_Tu tarea_. Por favor, explica en una o dos frases por qué, según el fragmento sobre el odio, podría quedar fuera de su definición el odio provocado por una acción directa de una persona contra otra.

_Fragmento del documento_.
Más se unen los hombres para compartir un mismo odio que un mismo amor.
Jacinto Benavente
Odiar no responde a los criterios que asociamos a un trastorno mental. Aunque las expresiones del mismo nos puedan parecer inconcebibles y difíciles de explicar si no le asignamos una razón patológica.
El odio se cimenta en creencias y sesgos, que hacen que la persona que lo siente actúe o piense de una forma totalmente denigrante y deleznable hacia otras personas. Puede vestirse de justificaciones basadas en supuestas amenazas, desagravios o cualquier otra construcción artificial que lo respalde. Pero no tiene ningún fundamento.
Quizás podríamos sacar de esta definición al odio que viene provocado por una acción directa que una persona determinada ha inflingido a otra. Pero esto no es el odio habitual. Este se queda en la intimidad y es la persona que ha sufrido daño -de cualquier tipo-, la que lo sufre y, en muchas ocasiones, decide dejar a un lado para poder continuar con su vida.

_Material proporcionado_.

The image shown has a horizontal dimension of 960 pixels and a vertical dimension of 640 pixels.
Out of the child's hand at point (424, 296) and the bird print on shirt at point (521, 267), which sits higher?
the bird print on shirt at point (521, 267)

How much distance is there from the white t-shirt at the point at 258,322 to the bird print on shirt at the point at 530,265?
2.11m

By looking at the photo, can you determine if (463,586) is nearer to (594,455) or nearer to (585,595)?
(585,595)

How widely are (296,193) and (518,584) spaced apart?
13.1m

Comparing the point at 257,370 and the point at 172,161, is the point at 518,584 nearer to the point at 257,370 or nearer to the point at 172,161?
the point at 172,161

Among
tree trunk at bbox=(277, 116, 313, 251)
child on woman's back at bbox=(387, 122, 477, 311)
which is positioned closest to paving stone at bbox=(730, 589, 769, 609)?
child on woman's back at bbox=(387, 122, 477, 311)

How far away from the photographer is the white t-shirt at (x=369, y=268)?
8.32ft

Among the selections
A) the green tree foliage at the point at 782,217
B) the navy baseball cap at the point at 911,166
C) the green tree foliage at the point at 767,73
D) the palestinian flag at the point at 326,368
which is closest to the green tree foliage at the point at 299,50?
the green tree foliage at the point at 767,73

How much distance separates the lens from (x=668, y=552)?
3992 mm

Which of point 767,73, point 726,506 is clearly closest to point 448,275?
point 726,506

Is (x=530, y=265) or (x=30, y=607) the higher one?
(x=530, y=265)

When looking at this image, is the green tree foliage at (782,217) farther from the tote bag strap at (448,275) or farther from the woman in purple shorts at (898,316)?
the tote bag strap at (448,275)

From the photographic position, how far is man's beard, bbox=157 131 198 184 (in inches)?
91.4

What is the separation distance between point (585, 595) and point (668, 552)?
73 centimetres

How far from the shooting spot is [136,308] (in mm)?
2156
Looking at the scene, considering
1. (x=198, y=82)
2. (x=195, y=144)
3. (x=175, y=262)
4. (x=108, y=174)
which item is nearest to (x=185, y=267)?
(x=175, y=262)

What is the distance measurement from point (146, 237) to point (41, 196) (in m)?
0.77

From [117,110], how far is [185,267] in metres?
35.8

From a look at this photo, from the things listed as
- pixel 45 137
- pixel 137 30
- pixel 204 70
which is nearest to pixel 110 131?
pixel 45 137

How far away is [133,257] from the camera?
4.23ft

* * *

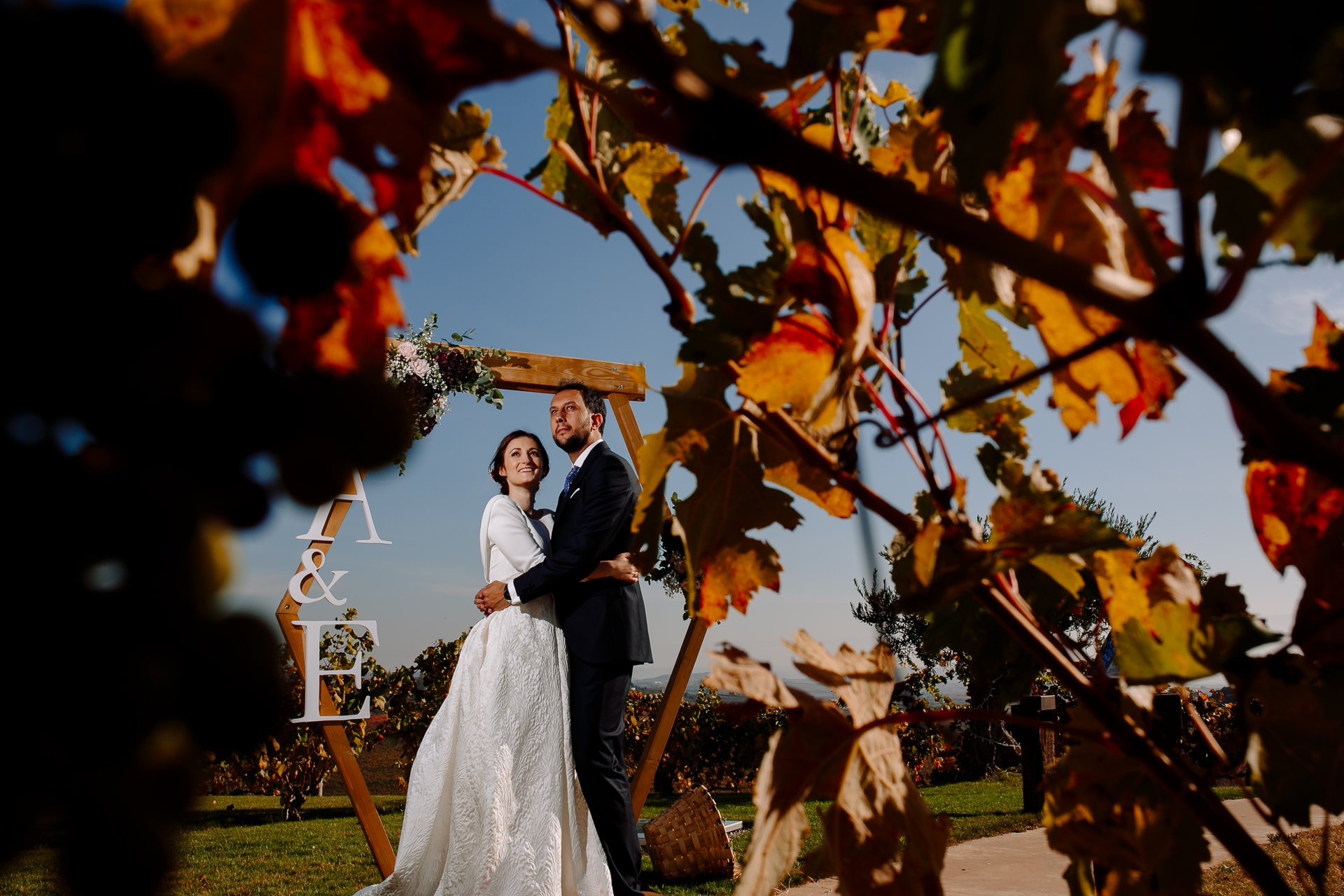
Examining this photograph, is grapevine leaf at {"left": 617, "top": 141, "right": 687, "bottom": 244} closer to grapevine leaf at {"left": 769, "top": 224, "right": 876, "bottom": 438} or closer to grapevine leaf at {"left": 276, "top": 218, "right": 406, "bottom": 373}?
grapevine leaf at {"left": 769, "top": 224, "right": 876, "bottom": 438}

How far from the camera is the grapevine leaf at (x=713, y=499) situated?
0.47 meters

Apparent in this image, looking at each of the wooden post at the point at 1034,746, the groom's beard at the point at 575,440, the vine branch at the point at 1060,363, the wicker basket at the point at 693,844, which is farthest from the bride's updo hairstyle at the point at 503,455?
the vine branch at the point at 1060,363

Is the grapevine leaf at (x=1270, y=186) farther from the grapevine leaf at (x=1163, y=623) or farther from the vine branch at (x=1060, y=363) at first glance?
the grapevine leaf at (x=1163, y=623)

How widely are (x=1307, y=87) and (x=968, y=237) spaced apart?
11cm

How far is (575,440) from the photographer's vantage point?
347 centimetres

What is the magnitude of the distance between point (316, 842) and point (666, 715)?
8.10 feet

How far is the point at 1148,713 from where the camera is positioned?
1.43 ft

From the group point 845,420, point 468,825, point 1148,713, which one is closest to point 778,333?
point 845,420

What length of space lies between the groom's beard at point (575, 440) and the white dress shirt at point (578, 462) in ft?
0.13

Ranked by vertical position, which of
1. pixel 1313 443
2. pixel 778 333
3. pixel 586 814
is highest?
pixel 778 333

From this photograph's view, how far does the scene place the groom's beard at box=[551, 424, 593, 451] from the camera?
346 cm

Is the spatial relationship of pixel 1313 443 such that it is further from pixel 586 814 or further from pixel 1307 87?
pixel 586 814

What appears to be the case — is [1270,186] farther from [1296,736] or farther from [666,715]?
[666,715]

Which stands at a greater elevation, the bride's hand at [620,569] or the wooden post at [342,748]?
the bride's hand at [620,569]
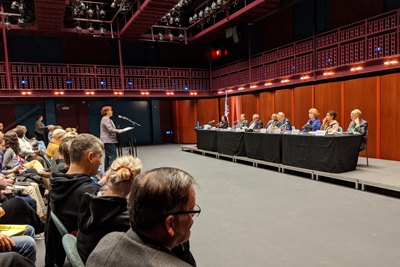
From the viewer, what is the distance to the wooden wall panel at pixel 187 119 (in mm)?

---

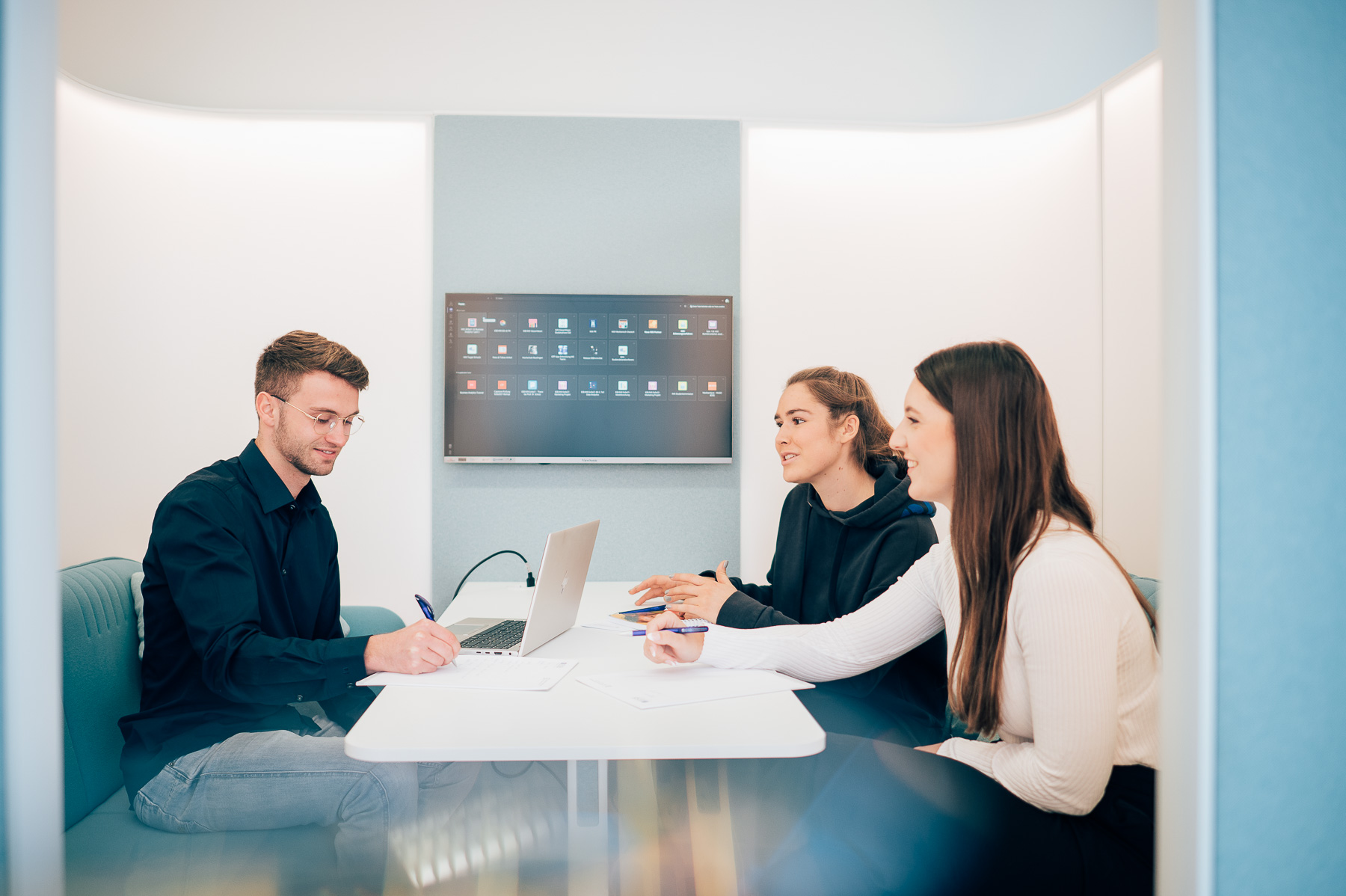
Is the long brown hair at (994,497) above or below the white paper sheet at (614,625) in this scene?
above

_Tu respuesta_. Porque ese no es el odio habitual: se queda en la intimidad y lo sufre la propia persona que ha recibido el daño, que en muchas ocasiones decide dejarlo a un lado para poder continuar con su vida.